Give back every record that follows, exactly as written.

*** SUPPLIED RECORDS ***

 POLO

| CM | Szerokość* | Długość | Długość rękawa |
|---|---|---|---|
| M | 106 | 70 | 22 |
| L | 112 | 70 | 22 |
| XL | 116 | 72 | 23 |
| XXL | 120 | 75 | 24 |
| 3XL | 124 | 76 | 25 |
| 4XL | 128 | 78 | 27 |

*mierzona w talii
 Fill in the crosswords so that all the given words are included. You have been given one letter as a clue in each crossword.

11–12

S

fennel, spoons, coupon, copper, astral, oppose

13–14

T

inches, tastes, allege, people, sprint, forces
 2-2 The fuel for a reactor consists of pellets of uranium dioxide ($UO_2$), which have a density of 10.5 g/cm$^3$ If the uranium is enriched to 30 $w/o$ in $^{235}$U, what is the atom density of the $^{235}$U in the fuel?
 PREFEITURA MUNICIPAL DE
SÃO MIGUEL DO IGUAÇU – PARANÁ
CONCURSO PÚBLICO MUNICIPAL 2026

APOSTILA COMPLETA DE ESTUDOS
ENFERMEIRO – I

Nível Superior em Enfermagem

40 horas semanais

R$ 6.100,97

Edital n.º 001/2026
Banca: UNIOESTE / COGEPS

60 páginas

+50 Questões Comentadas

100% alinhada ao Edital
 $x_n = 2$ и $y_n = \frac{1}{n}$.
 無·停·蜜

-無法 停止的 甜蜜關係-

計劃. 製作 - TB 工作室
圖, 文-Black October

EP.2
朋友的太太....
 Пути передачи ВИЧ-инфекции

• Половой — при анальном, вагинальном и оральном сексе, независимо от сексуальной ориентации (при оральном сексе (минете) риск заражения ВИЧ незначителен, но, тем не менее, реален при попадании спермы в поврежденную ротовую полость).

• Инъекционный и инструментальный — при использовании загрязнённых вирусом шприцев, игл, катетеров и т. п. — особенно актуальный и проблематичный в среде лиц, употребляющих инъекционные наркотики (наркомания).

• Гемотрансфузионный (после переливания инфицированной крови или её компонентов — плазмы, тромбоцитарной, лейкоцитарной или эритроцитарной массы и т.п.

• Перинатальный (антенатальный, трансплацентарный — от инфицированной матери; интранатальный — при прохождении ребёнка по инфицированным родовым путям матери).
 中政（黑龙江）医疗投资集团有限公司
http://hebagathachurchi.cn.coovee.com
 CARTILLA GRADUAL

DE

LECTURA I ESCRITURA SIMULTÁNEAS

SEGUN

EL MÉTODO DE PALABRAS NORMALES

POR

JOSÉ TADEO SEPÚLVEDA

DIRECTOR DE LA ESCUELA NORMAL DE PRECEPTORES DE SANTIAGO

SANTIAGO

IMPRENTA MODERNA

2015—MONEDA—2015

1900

*** End of SUPPLIED RECORDS ***

### [REPLY]
 POLO

| CM | Szerokość* | Długość | Długość rękawa |
|---|---|---|---|
| M | 106 | 70 | 22 |
| L | 112 | 70 | 22 |
| XL | 116 | 72 | 23 |
| XXL | 120 | 75 | 24 |
| 3XL | 124 | 76 | 25 |
| 4XL | 128 | 78 | 27 |

*mierzona w talii
 Fill in the crosswords so that all the given words are included. You have been given one letter as a clue in each crossword.

11–12

S

fennel, spoons, coupon, copper, astral, oppose

13–14

T

inches, tastes, allege, people, sprint, forces
 2-2 The fuel for a reactor consists of pellets of uranium dioxide ($UO_2$), which have a density of 10.5 g/cm$^3$ If the uranium is enriched to 30 $w/o$ in $^{235}$U, what is the atom density of the $^{235}$U in the fuel?
 PREFEITURA MUNICIPAL DE
SÃO MIGUEL DO IGUAÇU – PARANÁ
CONCURSO PÚBLICO MUNICIPAL 2026

APOSTILA COMPLETA DE ESTUDOS
ENFERMEIRO – I

Nível Superior em Enfermagem

40 horas semanais

R$ 6.100,97

Edital n.º 001/2026
Banca: UNIOESTE / COGEPS

60 páginas

+50 Questões Comentadas

100% alinhada ao Edital
 $x_n = 2$ и $y_n = \frac{1}{n}$.
 無·停·蜜

-無法 停止的 甜蜜關係-

計劃. 製作 - TB 工作室
圖, 文-Black October

EP.2
朋友的太太....
 Пути передачи ВИЧ-инфекции

• Половой — при анальном, вагинальном и оральном сексе, независимо от сексуальной ориентации (при оральном сексе (минете) риск заражения ВИЧ незначителен, но, тем не менее, реален при попадании спермы в поврежденную ротовую полость).

• Инъекционный и инструментальный — при использовании загрязнённых вирусом шприцев, игл, катетеров и т. п. — особенно актуальный и проблематичный в среде лиц, употребляющих инъекционные наркотики (наркомания).

• Гемотрансфузионный (после переливания инфицированной крови или её компонентов — плазмы, тромбоцитарной, лейкоцитарной или эритроцитарной массы и т.п.

• Перинатальный (антенатальный, трансплацентарный — от инфицированной матери; интранатальный — при прохождении ребёнка по инфицированным родовым путям матери).
 中政（黑龙江）医疗投资集团有限公司
http://hebagathachurchi.cn.coovee.com
 CARTILLA GRADUAL

DE

LECTURA I ESCRITURA SIMULTÁNEAS

SEGUN

EL MÉTODO DE PALABRAS NORMALES

POR

JOSÉ TADEO SEPÚLVEDA

DIRECTOR DE LA ESCUELA NORMAL DE PRECEPTORES DE SANTIAGO

SANTIAGO

IMPRENTA MODERNA

2015—MONEDA—2015

1900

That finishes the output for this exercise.